## What needs to be done
Copy everything from the line containing "From the provided items" down to the line containing "Answer: bbox(285, 268, 311, 403): shadow", both of those lines included, swapping "window sill" for "window ledge" and leaving all else unchanged.

--- Start Listed entries ---

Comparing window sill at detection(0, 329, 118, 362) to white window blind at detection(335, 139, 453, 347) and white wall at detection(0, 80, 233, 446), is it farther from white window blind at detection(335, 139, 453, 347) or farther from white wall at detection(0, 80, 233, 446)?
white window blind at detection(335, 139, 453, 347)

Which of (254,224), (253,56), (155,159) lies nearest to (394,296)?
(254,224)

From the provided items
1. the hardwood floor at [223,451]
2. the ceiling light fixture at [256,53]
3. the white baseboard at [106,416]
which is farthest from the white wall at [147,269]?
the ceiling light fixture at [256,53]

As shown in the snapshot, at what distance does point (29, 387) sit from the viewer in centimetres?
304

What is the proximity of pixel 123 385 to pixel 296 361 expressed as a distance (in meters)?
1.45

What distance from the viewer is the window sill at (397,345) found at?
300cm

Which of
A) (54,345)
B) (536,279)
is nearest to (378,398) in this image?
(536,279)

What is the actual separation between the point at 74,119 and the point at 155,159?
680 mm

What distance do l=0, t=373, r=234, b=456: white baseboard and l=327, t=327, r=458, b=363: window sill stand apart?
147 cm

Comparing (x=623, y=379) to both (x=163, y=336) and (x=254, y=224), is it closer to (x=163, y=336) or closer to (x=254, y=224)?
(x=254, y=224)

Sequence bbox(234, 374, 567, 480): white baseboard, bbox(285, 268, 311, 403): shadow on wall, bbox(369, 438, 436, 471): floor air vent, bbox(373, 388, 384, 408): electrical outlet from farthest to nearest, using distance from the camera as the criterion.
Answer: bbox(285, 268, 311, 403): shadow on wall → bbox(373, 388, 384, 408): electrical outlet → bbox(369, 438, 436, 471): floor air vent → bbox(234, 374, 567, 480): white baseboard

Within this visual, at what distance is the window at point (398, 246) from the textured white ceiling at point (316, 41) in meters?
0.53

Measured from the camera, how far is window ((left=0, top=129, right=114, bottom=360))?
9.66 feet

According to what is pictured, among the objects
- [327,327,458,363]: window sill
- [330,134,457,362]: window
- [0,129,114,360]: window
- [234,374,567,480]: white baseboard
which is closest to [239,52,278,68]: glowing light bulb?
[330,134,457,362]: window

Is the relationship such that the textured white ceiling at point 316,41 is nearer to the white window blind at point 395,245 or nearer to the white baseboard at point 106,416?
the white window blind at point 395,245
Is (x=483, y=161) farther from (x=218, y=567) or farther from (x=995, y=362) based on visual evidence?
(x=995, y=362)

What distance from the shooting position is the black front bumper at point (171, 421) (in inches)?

--- End Listed entries ---

## Output for this exercise
From the provided items
1. the hardwood floor at [223,451]
2. the ceiling light fixture at [256,53]
3. the white baseboard at [106,416]
which is farthest from the white wall at [147,269]?
the ceiling light fixture at [256,53]

As shown in the snapshot, at what distance does point (29, 387) sit from the viewer in centimetres?
304

What is the proximity of pixel 123 385 to pixel 296 361 expressed as a distance (in meters)?
1.45

What distance from the viewer is the window ledge at (397,345) found at?
300cm

Which of
A) (54,345)
B) (536,279)
is nearest to (378,398) in this image?
(536,279)

What is the actual separation between the point at 74,119 and the point at 155,159?
680 mm

What distance do l=0, t=373, r=234, b=456: white baseboard and l=327, t=327, r=458, b=363: window ledge stand apart?
147 cm

Comparing (x=623, y=379) to both (x=163, y=336) and (x=254, y=224), is it closer to (x=163, y=336) or closer to (x=254, y=224)?
(x=254, y=224)

Sequence bbox(234, 374, 567, 480): white baseboard, bbox(285, 268, 311, 403): shadow on wall, bbox(369, 438, 436, 471): floor air vent, bbox(373, 388, 384, 408): electrical outlet from farthest to nearest, using distance from the camera as the criterion.
Answer: bbox(285, 268, 311, 403): shadow on wall → bbox(373, 388, 384, 408): electrical outlet → bbox(369, 438, 436, 471): floor air vent → bbox(234, 374, 567, 480): white baseboard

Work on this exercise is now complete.